Auch Nirvana und Grunge sind Inspirationsquellen am neuen Album von Frànçois & The Atlas Mountains. Kurt Cobain wäre heuer fünfzig Jahre alt geworden. "Ja, es ist unglaublich, wie rasch die Zeit vergeht", meint François Marry und deutet damit den Titel eines anderen seiner neuen Songs an: "1982". Das ist das Geburtsjahr von François Marry, und in dem Song geht es darum, wie ihn die Musik 'gerettet' hat.

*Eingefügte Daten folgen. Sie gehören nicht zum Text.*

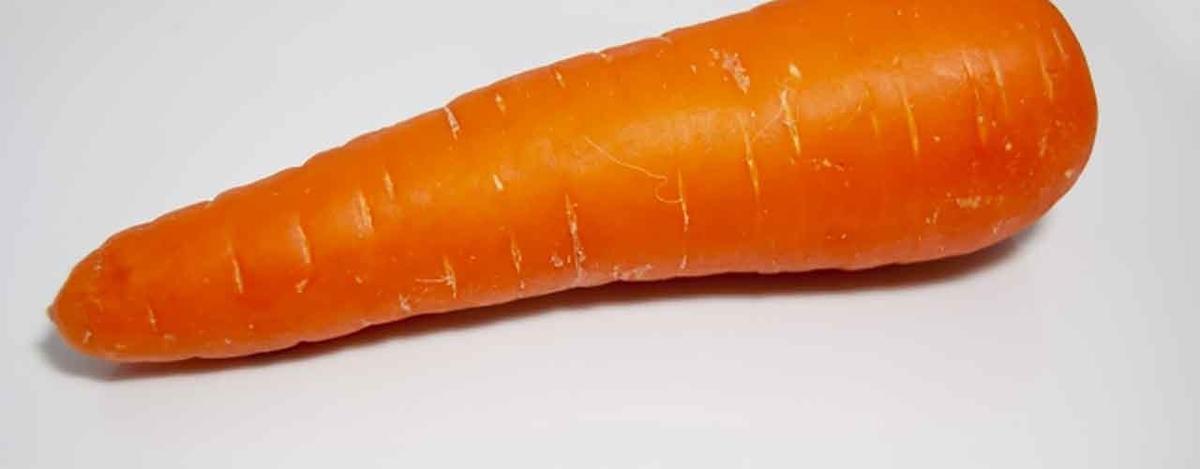 「寒い冬に美味しくなる野菜は意外と多いんです★」12月に旬を迎える野菜【適材適食】小園亜由美(管理栄養士・野菜ソムリエ上級プロ)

François war ein sensibles Kind, das im Skateboarden etwas für sich gefunden hat, um Anschluss zu finden an die Welt draußen.
Owen Pallett
Auf "1982" spielt kein Geringerer als der Kanadier Owen Pallett die Violine. "Wir konnten ihm zwar nicht so viel zahlen wie Arcade Fire oder die Arctic Monkeys das taten, aber er hat es trotzdem gemacht", schmunzelt François Marry.
Das Stück "Après Après" ist schließlich ein kleines Monster, eine tolle Tour-de-Force à la François Marry. Im ebenfalls elektronisch angehauchten "100 000 000" sinniert er über die Menschheit und ihr Bestehen auf der Erde, während der Album-Closer, das wunderschöne "Rentes Ecloses", von herzzerreißender, klassischer, immerwährender Schönheit ist.
Jetzt sollten sich Frànçois & The Atlas Mountains nur einmal live auf einer hiesigen Bühne sehen lassen. Hoffen, und niemals aufgeben; so wie uns das François Marry so beispielhaft vorlebt.